Een lichtplan voor een woonwijk lijkt heel eenvoudig maar is het niet. De vele obstakels waar rekening mee gehouden moet worden maken het complex. Denk bijvoorbeeld aan de 11 opstellingsregels waar aan voldaan moet worden. Enkele daarvan zijn logisch, zoals geen lichtmasten voor een raam en lichtmasten op scheidingen van parkeerplaatsen plaatsen om schade aan de lichtmast en het voertuig te voorkomen. Het lijkt echter onmogelijk om aan alle 11 eisen tegelijkertijd te voldoen.
Het plan start met het bepalen van de maximaal mogelijk mastafstand binnen het te berekenen profiel. Het raster moet conform het CEN voorschrift worden uitgevoerd tussen twee opvolgende lichtmasten en over de gehele breedte van het profiel. Als dit bepaald is kan de puzzel beginnen. Hij start bij de straat op het tangent punt van de splitsing en de masten worden voorlopig over de straat verdeeld tot het einde van de straat. De eerste afstand wordt uitgezet en deze mast mag niet voor een uitrit, niet voor een raam, wel op een scheiding van een parkeervak, minimaal 5 meter van een boom en alleen als het niet anders kan in het verlengde van een gevel worden geplaatst.
Indien de ene kant van de straat te veel uitdagingen herbergt kan het handig zijn om de opstelling aan de overzijde van de straat te starten.
Het importeren van een hele woonwijk in een lichtberekening, wat met Dialux mogelijk is, is niet de oplossing; hiermee maakt de ontwerper het zich onnodig moeilijk. Ook voldoet deze lichtberekening niet aan de binnen de NSVV afgesproken gedragscode voor het maken van lichtberekeningen. Met name het CEN raster kan niet meer worden gegarandeerd en ook de uitkomsten zijn niet meer te controleren op juistheid. Maar al te vaak zien we aan het begin van de straat de masten om de 10 meter staan en verderop om de 30 meter. Buiten het feit dat dit er niet mooi uitziet is het ook rekenkundig onjuist. De masten die om de 10 meter staan zorgen dat het gemiddelde lichtniveau in de gehele straat omhoog gaat en daardoor over de gehele straat gezien (gemiddeld) voldoet; echter op die plek waar de masten om de 30 meter staan is het lichtniveau voor bewoners veel te laag.

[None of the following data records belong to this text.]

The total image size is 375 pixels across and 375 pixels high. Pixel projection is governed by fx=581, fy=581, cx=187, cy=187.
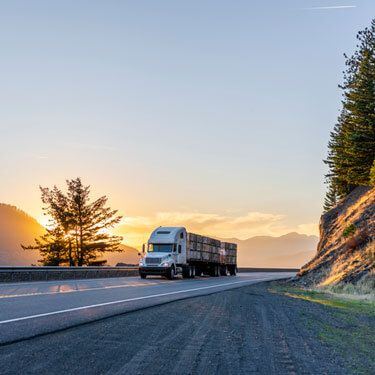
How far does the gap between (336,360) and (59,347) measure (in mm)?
3679

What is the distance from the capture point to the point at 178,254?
128 ft

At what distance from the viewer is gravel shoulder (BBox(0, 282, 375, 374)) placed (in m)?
6.45

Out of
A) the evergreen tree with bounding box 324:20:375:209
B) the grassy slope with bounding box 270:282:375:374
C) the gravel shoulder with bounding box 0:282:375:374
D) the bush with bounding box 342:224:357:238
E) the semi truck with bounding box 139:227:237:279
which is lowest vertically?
the grassy slope with bounding box 270:282:375:374

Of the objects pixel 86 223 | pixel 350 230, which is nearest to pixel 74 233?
pixel 86 223

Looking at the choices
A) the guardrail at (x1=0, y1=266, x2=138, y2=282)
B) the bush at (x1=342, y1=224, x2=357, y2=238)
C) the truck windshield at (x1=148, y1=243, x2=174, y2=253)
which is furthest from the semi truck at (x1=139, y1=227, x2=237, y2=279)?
the bush at (x1=342, y1=224, x2=357, y2=238)

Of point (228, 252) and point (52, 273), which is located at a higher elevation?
point (228, 252)

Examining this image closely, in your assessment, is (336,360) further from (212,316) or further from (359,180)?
(359,180)

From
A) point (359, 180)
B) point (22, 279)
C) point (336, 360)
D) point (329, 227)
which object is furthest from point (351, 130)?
point (336, 360)

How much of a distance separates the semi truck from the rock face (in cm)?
801

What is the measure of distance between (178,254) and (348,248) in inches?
437

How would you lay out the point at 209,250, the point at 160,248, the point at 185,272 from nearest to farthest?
the point at 160,248
the point at 185,272
the point at 209,250

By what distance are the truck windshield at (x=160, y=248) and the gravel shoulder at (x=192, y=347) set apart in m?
25.6

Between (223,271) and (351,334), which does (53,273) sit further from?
(223,271)

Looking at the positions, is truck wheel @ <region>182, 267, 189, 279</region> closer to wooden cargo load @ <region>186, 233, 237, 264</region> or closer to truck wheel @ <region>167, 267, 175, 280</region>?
wooden cargo load @ <region>186, 233, 237, 264</region>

Een consistent plan is herkenbaar aan een nagenoeg gelijke mastafstand over de hele straat; ook wel een ritmisch geheel genoemd. Aan alle voorwaarden binnen de ontwerp regels is dan voldaan en daardoor ontstaat minimale hinder voor omwonenden. De Kruijter heeft al meer dan 25 jaar ervaring in het maken van dergelijke lichtplannen en ondersteund regelmatig gerenommeerde organisaties met het maken van lichtberekeningen, kabelberekening en lichtplannen.
De Kruijter heeft al ruim 25 jaar ervaring in het ontwerpen en berekenen van eigen laagspanningsnetten en kan uw lichtplan met het zelfde gemak voorzien van een eigen laagspanningsnet dat voldoet aan de laatste veiligheidseisen uit de NEN1010.
Enkele aandachtspunten zijn:
1. bij de opstart van de verlichting mag de beveiliging niet worden aangesproken dus rekening houden met inschakelpieken van de verlichtingsarmaturen,
2. bij een sluiting mag de isolatie van de kabel niet smelten,
3. bij een kortsluiting in de lichtmast moet een bewoner de lichtmast nog veilig kunnen aanraken en mag er niet meer dan 50V op de buitenzijde van de lichtmast komen te staan,
4. bij een kortsluiting moet in de kast de beveiliging binnen 0,4 seconden de kabel spanningsloos maken,
5. de kabel moet voldoende dik zijn en het spanningsverlies aan het einde van de kabel mag niet meer zijn dan 5% en een advies voor 3%.